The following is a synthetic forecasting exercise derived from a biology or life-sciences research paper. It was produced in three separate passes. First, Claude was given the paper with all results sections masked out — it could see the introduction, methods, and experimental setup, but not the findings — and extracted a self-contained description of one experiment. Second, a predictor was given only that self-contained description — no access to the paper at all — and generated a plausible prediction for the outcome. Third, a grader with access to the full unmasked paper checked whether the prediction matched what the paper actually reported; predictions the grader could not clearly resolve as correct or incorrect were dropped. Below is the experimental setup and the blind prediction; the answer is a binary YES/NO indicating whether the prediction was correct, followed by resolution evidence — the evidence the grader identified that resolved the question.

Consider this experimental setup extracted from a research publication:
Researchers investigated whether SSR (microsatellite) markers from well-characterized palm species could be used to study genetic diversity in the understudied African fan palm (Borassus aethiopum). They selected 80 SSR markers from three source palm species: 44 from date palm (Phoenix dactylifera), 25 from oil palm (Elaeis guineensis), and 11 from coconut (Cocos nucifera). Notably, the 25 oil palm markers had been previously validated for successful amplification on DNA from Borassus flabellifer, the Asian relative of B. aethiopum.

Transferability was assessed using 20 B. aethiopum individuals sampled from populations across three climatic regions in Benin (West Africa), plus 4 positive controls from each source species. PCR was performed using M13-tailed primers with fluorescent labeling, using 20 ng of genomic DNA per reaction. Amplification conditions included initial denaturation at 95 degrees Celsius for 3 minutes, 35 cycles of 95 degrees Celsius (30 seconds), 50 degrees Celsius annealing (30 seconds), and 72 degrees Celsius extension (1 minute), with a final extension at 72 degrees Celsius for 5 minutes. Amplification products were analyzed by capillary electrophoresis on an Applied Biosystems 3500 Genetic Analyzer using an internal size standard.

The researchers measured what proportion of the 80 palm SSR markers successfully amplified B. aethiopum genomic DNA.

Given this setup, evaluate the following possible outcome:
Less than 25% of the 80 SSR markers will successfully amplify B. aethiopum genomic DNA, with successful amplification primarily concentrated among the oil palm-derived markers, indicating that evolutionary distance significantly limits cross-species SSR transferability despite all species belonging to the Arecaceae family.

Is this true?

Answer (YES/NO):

Problem to solve
Look through the data above and report every line in which "this" appears.

Answer section
Consider this experimental setup extracted from a research publication:
Given this setup, evaluate the following possible outcome:
Is this true?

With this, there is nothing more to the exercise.